DeMint: Obama nominee got Constitutional issue wrong in testimony
posted at 3:40 pm on January 27, 2009 by Ed Morrissey
Senator Jim DeMint tangled with Barack Obama’s choice for Deputy Secretary of State yesterday over the revocation of the Mexico City policy, and left the new administration with a bruise on its constitutional competency. When DeMint challenged James Steinberg on Obama’s decision to fund international organizations that provide or advise for abortions, Steinberg said that it was a matter of freedom of speech:
Question from Senator DeMint: For more than 30 years the Hyde amendments, which prohibit federal funding for abortion services, have been supported by Republican and Democrat administrations and Congresses. Unfortunately, while this is the domestic policy of the United States, President Obama has vowed to reverse our foreign policy by repealing the Mexico City policy and use the federal taxpayer dollars to fund abortion services overseas. Do you support President Obama’s efforts to lift the Mexico City restrictions? Do you believe our foreign policy should contradict long held domestic policies?
Answer from James Steinberg: President Obama has supported repeal of the Mexico City policy, as has Secretary Clinton. Longstanding law, authored by Senator Jesse Helms, expressly prohibits the use of U.S. funds of abortion. The Mexico City policy is an unnecessary restriction that, if applied to organizations based in this country, would be an unconstitutional limitation on free speech.
Steinberg engages in some lazy thinking in this response. The Constitution also guarantees the right to gun ownership. Does that mean that a failure to subsidize gun purchases amounts to an infringement on our constitutional rights? Of course not — and that’s an actual, enumerated right, not an emanation from a penumbra.
Besides, as DeMint points out, the Supreme Court has already settled this specific issue on free-speech grounds:
Steinberg’s opinion is in direct contradiction to the U.S. Supreme Court, which has already definitively decided the matter in Rust v. Sullivan in 1991. The court’s majority opinion concluded: “The Government has no constitutional duty to subsidize an activity merely because it is constitutionally protected, and may validly choose to allocate public funds for medical services relating to childbirth but not to abortion.”

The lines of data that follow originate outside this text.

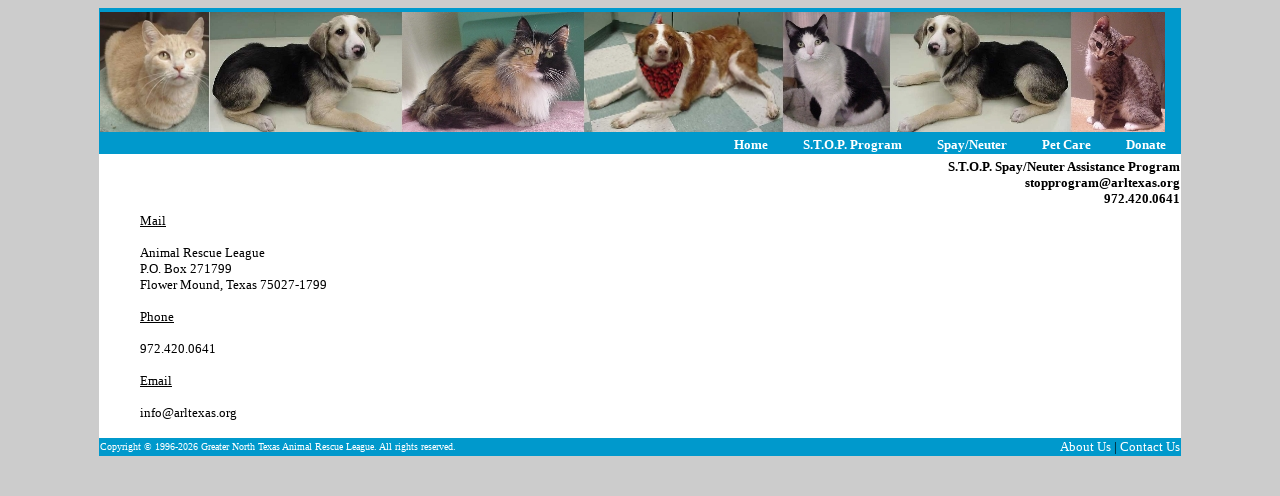

--- FILE ---
content_type: text/html
request_url: https://www.arltexas.org/contact.html
body_size: 860
content:
<html>
<head><meta charset="us-ascii">
	<title>Animal Rescue League, Greater North Texas</title>
	<meta content="Animal Rescue League, ARL, arl, Greater North Texas Animal Rescue League, GNTARL, gntarl, dog, dogs, cat, cats, kitten, kittens, puppy, puppies, spay, neuter, alter, sterilize, spay/neuter, Flower Mound, Flowermound, flower mound, Lewisville, Highland Village, Carrollton, Grapevine, Denton, Denton County, Texas, North Texas, north Texas, Fort Worth, Ft. Worth, Tarrant, Tarrant County, Dallas, Dallas County, education, nonprofit, non-profit, not-for-profit, not for profit" name="Keywords" /><meta content="Greater North Texas Animal Rescue League" name="Site" /><meta content="Authored by Lance Shurtleff for the Animal Rescue League" name="Author" /><meta content="Animal Rescue League (Greater North Texas) is an all-volunteer, non-profit 501(c)3 organization dedicated to the quality care of homeless animals." name="Description" />
	<style type="text/css"><!--
a{text-decoration:none}
a:hover {  text-decoration: underline}
-->
	</style>
</head>
<body alink="#FFFFFF" bgcolor="#CCCCCC" link="#FFFFFF" text="#000000" vlink="#FFFFFF">
<table align="center" bgcolor="#FFFFFF" border="0" cellspacing="0" width="1065">
	<tbody>
		<tr>
			<td bgcolor="#0099CC" colspan="3" height="128"><font face="Verdana" size="2"><img height="120" src="images/animalbanner.jpg" width="1065" /></font></td>
		</tr>
		<tr>
			<td bgcolor="#0099CC" colspan="3">
			<div align="right"><font face="Verdana" size="2"><b><a href="http://www.arltexas.org/">Home</a><font color="#0099CC">_____</font><a href="http://www.arltexas.org/stopprogram.html">S.T.O.P. Program</a><font color="#0099CC">_____</font><a href="http://www.arltexas.org/spayneuter.html">Spay/Neuter</a><font color="#0099CC">_____</font><a href="http://www.arltexas.org/petcare.html">Pet Care</a><font color="#0099CC">_____</font><a href="http://www.arltexas.org/donate.html">Donate</a><font color="#0099CC">__</font></b></font></div>
			</td>
		</tr>
		<tr>
			<td height="58" width="168"></td>
			<td height="58" width="654"></td>
			<td nowrap="nowrap" width="305">
			<p align="right"><font face="Verdana" size="2"><b>S.T.O.P.&nbsp;Spay/Neuter&nbsp;Assistance&nbsp;Program<br />
			stopprogram@arltexas.org<br />
			972.420.0641 </b></font></p>
			</td>
		</tr>
		<tr>
			<td colspan="3">
			<blockquote>
			<p><font face="Verdana" size="2"><u>Mail</u></font></p>

			<p><font face="Verdana" size="2">Animal Rescue League<br />
			P.O. Box 271799<br />
			Flower Mound, Texas 75027-1799</font></p>

			<p><font face="Verdana" size="2"><u>Phone</u></font></p>

			<p><font face="Verdana" size="2">972.420.0641</font></p>

			<p><font face="Verdana" size="2"><u>Email</u></font></p>

			<p><font face="Verdana" size="2">info@arltexas.org</font></p>
			</blockquote>
			</td>
		</tr>
		<tr>
			<td bgcolor="#0099CC" colspan="2"><font face="Verdana" size="1"><font color="#FFFFFF">Copyright &copy; 1996-2026 Greater North Texas Animal Rescue League. All rights reserved.</font></font></td>
			<td bgcolor="#0099CC" nowrap="nowrap" width="281">
			<div align="right"><font face="Verdana" size="2"><a href="http://www.arltexas.org/about.html">About Us</a> | <a href="http://www.arltexas.org/contact.html">Contact Us</a></font></div>
			</td>
		</tr>
	</tbody>
</table>
</body>
</html>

In other words, not all that is allowed becomes compulsory for the government to provide. I have a right to free speech, but not the right to have the government confiscate air time on CBS for my use. That’s an important point when discussing abortion and policies of government subsidies to its practitioners. The government can choose to fund it, but they’re not required to do so. Steinberg’s explanation attempts to evade responsibility by the Obama administration for their choice to fund abortions abroad, and we can expect the same kind of evasion when they try to void the Hyde Amendment, either through the Freedom of Choice Act or some intermediary step, in order to fund abortions within the US.
Either Steinberg has some competence issues or honesty issues. There isn’t a third option.